Fragmento de texto:
◇ ◇ ◇ ◇

Iluminada por uno de los tres focos que se colocan en cada uno de los hogares, esta vecina de Tukup sirve en un cuenco artesanal un poco de chicha, la tradicional bebida a base de yuca de las comunidades indígenas, mientras explica cómo la luz le permite ahora hacer “la casita y la cocina”.

“Antes motor hacía bulla y no teníamos alcance para comprar gasolina. Ahora con el panel consumimos, pero no tanto. A veces no teníamos economía para comprar la velita, era difícil”, recuerda Ciro Antún, quien comparte con Érica pueblo y apellido.

Como todo producto que llega a Tukup debe aterrizar en avioneta o navegar por el río Macuma, una vela traída desde Macas, capital provincial, puede llegar a costar un dólar, dinero que lleva horas ganar en los campos de cultivo y que se gasta en lo que tarda la cera en derretirse.

Este aislamiento fue el principal obstáculo para llevar los paneles a la selva. “Aquí no es como ir a una tienda de la esquina. Para poder llegar a una comunidad necesitamos desde Macas un día, solo de traslado. Como no disponemos de las vías de acceso normales, muchas veces se hace por transporte aéreo, que son las avionetas”, dice el ingeniero eléctrico Jaime Matute.

En comunidades que no tienen pistas se surca los ríos con las canoas y luego caminando, en jornadas que dejan anécdotas para contar y miedos que superar.

“Una vez bajaba muy confiado en una canoa y de pronto asomó una serpiente de unos 10, 12 metros, y se lanzó al río. Yo asumí que se iba a hundir, pero era una experta nadadora y se dirigió a nuestro sencillo bote”, recuerda Matute.

“Era tan grande que hasta la gente de la zona se asustó mucho, perdió el control de la canoa y nos fuimos a dar contra un árbol en la orilla. Como ingeniero, uno se pregunta: ‘¿Qué hago acá?’. Pero ve una choza humilde, con muchos niños, se convierte en la razón del trabajo que uno hace”.

En una de estas localidades, a las que hay que acceder por vía fluvial y terrestre, el pueblo de Jempents, Rubén Yampi agrega otro insecto a la lista de seres no deseados en esta región.

“Con la luz podemos ver en los platos qué insecto puede estar. Como los rachos, son los que más molestan aquí en los platitos, lo que es la comida”, cuenta Rubén y, por su descripción, se infiere que un racho es una suerte de cucaracha amazónica que no tiene nada que envidiar a sus familiares lejanos de la ciudad.

◇ ◇ ◇ ◇

Material:
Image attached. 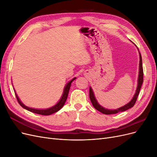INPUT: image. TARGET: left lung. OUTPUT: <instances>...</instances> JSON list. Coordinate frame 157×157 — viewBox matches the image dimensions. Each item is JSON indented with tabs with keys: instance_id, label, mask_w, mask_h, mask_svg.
Masks as SVG:
<instances>
[{
	"instance_id": "left-lung-1",
	"label": "left lung",
	"mask_w": 157,
	"mask_h": 157,
	"mask_svg": "<svg viewBox=\"0 0 157 157\" xmlns=\"http://www.w3.org/2000/svg\"><path fill=\"white\" fill-rule=\"evenodd\" d=\"M139 53H140V67H139L138 80H137V86L136 93L134 94V97H133V98L132 99V100L128 103L126 104L125 105L118 108L117 109H113H113H107L104 108L103 107H102L101 105H100L98 103L96 98H95L93 90H92V88L90 87V94H89L90 101H91L94 107L96 109H97L98 111H99V112H101L103 114H105V115H112V114H116V113H120V112L125 111L128 110V109H129L132 108V107H134V105H135V103L136 102L137 99V96H138V95H139V92L140 91L142 84H143V82H144V70H143V66H142V59H141V54L140 52H139Z\"/></svg>"
}]
</instances>
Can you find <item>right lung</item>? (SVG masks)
<instances>
[{
  "instance_id": "obj_1",
  "label": "right lung",
  "mask_w": 157,
  "mask_h": 157,
  "mask_svg": "<svg viewBox=\"0 0 157 157\" xmlns=\"http://www.w3.org/2000/svg\"><path fill=\"white\" fill-rule=\"evenodd\" d=\"M76 79V77L73 78L72 80H70V81L65 85V86L64 88V90H63V92L62 94V96H61V99H59V101L58 102V103H56L55 105H54L53 107H52L50 108H48V109H33V108H31L27 107L26 105H25L24 104H23L21 101L20 99H19L18 96L17 94L15 92V90H14V92H15V94H16V96L17 98V100L18 101V103H20V105L23 107L26 110L33 112L34 113H36V114H39V115H52V114H53L54 113L58 112L59 110L63 107V106L64 105V104L67 100V98L68 96V94H69V89L71 87V85L72 82L74 80Z\"/></svg>"
}]
</instances>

◇ ◇ ◇ ◇

Requisitos del ejercicio:
• 1. Según el texto sobre los paneles solares en las comunidades de la selva, ¿cuánto puede llegar a costar una vela traída desde Macas?
• 2. Escribe la continuación del texto sobre los paneles solares en las comunidades de la selva a partir de su última oración.

Respuestas en orden:
• 1. Puede llegar a costar un dólar.

• 2.
“Nosotros nos prevenimos de los rachos con la luz. Si anda por ahí, ya lo vemos y nos botamos a liquidarlo. Porque con la luz ya se ve todo”.

Las primeras dos fases del proyecto involucraron a parroquias de los cantones de Morona y Taisha que están habitadas por shuaras. Este año se lanzó la tercera fase en Pumpuenza y Huasaga, territorio achuar.

Bajo la atenta mirada de Ernesto Samaren, síndico de Pumpuenza, dos avionetas aterrizan sobre la pista de tierra de esta comunidad con paneles, inversores, reguladores, baterías, fusibles y tableros de madera.

“La gente sufre. Como no estamos equipados bien, a veces las congas vienen de noche y pican a los niñitos”, dice Samaren.

Las congas son unas hormigas cuyo tamaño les conseguiría un papel en cualquier secuela de Jurassic Park. La picadura de su aguijón es capaz de hacer que un niño se desmaye del dolor.

A primera vista, la comunidad parece no necesitar los paneles solares. A lo largo de su pista de aterrizaje, que como en otras localidades amazónicas no es más que la avenida principal del pueblo, se despliegan decenas de postes de luz.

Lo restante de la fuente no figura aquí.